- **Saved entries**

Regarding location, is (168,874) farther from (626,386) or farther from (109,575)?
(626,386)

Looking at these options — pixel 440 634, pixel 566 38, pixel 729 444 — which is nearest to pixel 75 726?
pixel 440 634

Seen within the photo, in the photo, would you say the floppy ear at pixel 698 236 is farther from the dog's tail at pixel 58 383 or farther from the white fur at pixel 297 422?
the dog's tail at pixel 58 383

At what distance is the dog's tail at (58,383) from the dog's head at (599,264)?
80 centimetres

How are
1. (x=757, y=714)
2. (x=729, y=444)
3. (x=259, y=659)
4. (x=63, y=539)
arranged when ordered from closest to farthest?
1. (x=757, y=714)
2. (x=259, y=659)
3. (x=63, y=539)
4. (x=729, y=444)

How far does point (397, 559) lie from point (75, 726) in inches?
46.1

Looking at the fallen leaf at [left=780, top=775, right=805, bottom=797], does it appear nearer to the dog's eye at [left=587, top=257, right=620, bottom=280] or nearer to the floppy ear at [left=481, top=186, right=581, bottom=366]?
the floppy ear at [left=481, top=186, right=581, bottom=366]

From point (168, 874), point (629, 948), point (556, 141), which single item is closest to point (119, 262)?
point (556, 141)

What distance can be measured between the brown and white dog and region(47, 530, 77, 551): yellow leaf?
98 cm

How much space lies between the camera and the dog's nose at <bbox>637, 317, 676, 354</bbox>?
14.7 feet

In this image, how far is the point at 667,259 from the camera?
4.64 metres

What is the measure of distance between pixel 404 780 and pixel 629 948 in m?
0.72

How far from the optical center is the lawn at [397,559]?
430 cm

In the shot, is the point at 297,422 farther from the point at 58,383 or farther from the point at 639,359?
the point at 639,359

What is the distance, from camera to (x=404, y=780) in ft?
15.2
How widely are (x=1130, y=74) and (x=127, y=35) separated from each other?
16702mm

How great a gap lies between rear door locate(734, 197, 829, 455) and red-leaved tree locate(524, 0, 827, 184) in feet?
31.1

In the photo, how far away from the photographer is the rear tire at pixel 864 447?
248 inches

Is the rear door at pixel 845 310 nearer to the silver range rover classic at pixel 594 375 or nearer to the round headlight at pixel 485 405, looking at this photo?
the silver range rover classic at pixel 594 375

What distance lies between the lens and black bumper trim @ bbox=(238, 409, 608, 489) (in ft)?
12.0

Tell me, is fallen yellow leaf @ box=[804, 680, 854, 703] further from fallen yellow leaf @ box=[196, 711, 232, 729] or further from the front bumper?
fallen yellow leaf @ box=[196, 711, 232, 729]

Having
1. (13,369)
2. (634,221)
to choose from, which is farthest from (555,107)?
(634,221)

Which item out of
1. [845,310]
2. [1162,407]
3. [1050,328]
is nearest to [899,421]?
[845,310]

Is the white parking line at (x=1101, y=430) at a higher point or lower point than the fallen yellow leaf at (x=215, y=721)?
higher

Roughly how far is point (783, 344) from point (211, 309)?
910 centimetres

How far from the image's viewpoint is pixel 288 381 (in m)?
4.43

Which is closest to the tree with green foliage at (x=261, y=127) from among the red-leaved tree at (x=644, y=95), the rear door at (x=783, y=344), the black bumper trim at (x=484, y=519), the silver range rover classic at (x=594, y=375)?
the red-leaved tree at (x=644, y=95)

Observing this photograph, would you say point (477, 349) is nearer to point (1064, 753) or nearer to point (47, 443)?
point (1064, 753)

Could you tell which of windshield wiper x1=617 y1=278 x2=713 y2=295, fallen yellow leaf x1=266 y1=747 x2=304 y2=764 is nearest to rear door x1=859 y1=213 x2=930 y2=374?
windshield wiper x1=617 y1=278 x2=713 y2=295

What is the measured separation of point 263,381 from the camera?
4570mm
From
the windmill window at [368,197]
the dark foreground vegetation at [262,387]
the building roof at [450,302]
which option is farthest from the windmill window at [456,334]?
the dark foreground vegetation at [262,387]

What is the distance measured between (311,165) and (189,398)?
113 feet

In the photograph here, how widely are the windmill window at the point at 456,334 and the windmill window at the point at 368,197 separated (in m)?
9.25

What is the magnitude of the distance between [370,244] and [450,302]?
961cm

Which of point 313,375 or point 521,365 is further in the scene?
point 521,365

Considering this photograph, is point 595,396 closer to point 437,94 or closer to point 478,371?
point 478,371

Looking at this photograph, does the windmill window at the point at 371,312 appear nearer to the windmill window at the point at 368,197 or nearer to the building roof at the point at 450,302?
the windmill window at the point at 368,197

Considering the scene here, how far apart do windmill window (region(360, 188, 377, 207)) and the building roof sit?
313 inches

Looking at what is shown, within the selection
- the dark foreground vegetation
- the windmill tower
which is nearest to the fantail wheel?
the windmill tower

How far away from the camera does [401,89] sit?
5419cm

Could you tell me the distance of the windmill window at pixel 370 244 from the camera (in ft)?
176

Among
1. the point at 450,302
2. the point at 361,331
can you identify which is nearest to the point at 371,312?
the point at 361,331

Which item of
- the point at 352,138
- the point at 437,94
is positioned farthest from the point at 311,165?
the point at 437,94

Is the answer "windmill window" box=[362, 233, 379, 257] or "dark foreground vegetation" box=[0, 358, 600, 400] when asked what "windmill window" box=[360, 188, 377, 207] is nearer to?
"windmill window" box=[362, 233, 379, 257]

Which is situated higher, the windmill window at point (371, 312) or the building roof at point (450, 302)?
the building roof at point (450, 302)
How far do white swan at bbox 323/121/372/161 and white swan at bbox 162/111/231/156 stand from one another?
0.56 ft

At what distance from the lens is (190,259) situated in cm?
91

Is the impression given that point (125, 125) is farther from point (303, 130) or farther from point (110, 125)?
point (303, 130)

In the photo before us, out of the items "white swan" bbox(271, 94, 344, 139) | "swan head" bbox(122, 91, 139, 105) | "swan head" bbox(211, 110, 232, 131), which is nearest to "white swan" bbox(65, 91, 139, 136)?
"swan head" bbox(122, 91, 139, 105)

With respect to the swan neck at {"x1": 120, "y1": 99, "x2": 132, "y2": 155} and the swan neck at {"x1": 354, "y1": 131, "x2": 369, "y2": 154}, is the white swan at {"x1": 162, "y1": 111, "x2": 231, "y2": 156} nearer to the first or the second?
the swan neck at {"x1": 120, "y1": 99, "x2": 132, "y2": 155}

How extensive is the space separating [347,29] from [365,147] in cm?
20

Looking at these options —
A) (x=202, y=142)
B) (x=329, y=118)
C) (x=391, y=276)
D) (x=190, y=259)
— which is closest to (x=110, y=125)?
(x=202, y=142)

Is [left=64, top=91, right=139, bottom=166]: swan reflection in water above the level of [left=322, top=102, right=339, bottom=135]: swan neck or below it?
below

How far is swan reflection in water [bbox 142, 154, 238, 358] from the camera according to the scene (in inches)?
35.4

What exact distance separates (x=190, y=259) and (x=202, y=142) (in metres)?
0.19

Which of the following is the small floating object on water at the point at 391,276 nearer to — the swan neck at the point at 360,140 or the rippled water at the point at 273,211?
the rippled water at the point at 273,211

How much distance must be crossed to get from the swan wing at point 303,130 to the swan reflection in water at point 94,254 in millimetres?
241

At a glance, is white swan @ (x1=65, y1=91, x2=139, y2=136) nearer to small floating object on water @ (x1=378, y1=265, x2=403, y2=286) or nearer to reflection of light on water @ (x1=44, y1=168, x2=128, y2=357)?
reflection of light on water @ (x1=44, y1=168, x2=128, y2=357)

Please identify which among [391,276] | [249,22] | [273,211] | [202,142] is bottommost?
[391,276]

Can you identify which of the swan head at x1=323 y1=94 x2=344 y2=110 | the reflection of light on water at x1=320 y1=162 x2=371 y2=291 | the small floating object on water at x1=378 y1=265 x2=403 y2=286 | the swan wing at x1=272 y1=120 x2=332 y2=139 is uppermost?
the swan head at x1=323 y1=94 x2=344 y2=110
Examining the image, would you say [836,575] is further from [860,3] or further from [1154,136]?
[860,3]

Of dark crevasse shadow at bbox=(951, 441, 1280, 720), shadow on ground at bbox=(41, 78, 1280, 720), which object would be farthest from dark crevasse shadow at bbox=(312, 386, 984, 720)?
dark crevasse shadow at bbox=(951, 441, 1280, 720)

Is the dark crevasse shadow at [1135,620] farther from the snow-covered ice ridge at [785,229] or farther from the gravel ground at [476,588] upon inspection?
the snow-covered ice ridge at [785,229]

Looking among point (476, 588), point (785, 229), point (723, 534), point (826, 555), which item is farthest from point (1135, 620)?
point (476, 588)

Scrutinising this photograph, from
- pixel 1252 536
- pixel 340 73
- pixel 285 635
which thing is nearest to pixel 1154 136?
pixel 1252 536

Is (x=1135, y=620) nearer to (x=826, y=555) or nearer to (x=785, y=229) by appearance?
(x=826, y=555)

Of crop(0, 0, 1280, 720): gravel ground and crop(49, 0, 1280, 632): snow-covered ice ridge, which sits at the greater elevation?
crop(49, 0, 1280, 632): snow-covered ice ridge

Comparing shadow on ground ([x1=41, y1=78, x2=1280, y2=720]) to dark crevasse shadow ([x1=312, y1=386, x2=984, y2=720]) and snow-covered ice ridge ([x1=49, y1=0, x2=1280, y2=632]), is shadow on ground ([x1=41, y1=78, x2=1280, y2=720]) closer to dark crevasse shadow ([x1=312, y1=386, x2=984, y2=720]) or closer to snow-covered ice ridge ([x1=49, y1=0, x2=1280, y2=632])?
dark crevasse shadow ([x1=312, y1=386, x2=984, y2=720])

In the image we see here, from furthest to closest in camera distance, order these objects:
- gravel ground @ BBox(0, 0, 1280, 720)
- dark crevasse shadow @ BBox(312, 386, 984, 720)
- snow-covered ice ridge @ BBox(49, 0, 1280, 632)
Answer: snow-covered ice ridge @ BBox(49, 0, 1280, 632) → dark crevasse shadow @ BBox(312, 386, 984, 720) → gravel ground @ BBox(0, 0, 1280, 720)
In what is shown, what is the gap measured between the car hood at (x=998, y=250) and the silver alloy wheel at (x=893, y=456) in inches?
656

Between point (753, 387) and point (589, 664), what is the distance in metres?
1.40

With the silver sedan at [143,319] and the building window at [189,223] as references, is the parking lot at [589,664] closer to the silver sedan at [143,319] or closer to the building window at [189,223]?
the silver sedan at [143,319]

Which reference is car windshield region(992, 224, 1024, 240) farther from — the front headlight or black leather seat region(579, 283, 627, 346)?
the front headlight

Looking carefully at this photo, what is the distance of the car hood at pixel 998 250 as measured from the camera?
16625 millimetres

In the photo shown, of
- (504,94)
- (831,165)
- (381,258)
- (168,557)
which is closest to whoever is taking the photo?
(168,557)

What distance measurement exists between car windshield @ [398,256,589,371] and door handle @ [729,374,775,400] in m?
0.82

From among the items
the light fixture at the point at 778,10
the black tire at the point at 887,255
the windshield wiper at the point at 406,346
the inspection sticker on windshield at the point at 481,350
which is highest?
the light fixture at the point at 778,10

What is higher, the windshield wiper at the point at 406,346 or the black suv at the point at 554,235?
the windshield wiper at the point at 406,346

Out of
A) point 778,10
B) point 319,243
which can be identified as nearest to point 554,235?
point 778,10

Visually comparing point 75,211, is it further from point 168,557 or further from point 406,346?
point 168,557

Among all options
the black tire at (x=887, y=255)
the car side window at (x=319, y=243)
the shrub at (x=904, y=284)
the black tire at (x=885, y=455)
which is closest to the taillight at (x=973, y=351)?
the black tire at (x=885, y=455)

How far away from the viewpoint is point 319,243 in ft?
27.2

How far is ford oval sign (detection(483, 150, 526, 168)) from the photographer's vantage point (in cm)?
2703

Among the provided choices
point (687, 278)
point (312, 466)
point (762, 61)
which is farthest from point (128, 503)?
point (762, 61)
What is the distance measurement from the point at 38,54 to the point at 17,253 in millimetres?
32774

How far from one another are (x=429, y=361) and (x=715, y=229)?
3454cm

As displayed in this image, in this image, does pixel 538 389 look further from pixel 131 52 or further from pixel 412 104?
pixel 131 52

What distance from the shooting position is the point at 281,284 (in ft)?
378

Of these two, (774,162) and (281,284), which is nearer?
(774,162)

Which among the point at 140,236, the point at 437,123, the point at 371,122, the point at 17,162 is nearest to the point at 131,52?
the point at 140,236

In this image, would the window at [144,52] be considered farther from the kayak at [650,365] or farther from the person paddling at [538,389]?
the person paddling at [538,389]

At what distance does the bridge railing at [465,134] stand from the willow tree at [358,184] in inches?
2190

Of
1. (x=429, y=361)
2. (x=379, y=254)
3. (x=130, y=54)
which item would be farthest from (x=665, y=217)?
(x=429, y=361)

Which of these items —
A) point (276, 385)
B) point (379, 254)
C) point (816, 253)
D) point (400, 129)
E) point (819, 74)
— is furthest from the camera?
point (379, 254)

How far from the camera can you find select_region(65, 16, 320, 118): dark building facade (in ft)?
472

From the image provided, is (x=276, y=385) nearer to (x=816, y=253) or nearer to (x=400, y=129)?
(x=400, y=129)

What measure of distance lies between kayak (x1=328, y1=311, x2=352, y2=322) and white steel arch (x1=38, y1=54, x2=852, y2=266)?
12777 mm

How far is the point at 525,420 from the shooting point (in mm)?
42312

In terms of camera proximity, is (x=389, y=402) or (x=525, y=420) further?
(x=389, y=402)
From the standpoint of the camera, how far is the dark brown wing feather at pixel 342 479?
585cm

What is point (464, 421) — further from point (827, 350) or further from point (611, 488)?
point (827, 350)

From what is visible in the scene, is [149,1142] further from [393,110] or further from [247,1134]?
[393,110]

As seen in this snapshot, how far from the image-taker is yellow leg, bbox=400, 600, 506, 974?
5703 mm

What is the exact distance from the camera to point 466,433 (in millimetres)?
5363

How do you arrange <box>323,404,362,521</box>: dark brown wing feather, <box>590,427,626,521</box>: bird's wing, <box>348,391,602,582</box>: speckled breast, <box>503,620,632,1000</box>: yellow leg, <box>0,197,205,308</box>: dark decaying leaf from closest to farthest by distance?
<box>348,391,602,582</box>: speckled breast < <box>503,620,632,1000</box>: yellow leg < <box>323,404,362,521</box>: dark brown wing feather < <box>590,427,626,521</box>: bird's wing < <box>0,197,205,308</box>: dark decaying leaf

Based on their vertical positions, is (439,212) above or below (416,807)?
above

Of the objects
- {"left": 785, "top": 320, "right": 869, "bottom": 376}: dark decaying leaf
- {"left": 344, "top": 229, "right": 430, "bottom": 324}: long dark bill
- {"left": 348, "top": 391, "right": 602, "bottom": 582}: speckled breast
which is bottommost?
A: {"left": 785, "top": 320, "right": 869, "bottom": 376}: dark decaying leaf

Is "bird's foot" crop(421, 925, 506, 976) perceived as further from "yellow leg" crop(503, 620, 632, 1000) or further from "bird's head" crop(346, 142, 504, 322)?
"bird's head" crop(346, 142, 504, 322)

- **Exercise task**
Starting from the line containing "In terms of", repeat each line through the end of the entries, exactly.

- **Response to the task**
In terms of camera proximity, is (x=389, y=402) or (x=525, y=420) further?
(x=389, y=402)
From the standpoint of the camera, how far is the dark brown wing feather at pixel 342 479?
585cm

What is point (464, 421) — further from point (827, 350) or further from point (611, 488)?
point (827, 350)

From what is visible in the scene, is [149,1142] further from [393,110] or further from [247,1134]?
[393,110]

As seen in this snapshot, how far from the image-taker is yellow leg, bbox=400, 600, 506, 974?
5703 mm

What is the exact distance from the camera to point 466,433 (in millimetres)?
5363

How do you arrange <box>323,404,362,521</box>: dark brown wing feather, <box>590,427,626,521</box>: bird's wing, <box>348,391,602,582</box>: speckled breast, <box>503,620,632,1000</box>: yellow leg, <box>0,197,205,308</box>: dark decaying leaf from closest to farthest by distance?
<box>348,391,602,582</box>: speckled breast < <box>503,620,632,1000</box>: yellow leg < <box>323,404,362,521</box>: dark brown wing feather < <box>590,427,626,521</box>: bird's wing < <box>0,197,205,308</box>: dark decaying leaf

Based on their vertical positions, is (439,212) above or below (416,807)?
above

Of the objects
- {"left": 785, "top": 320, "right": 869, "bottom": 376}: dark decaying leaf
- {"left": 344, "top": 229, "right": 430, "bottom": 324}: long dark bill
- {"left": 348, "top": 391, "right": 602, "bottom": 582}: speckled breast
which is bottommost?
A: {"left": 785, "top": 320, "right": 869, "bottom": 376}: dark decaying leaf

Is "bird's foot" crop(421, 925, 506, 976) perceived as further from "yellow leg" crop(503, 620, 632, 1000) or further from "bird's head" crop(346, 142, 504, 322)?
"bird's head" crop(346, 142, 504, 322)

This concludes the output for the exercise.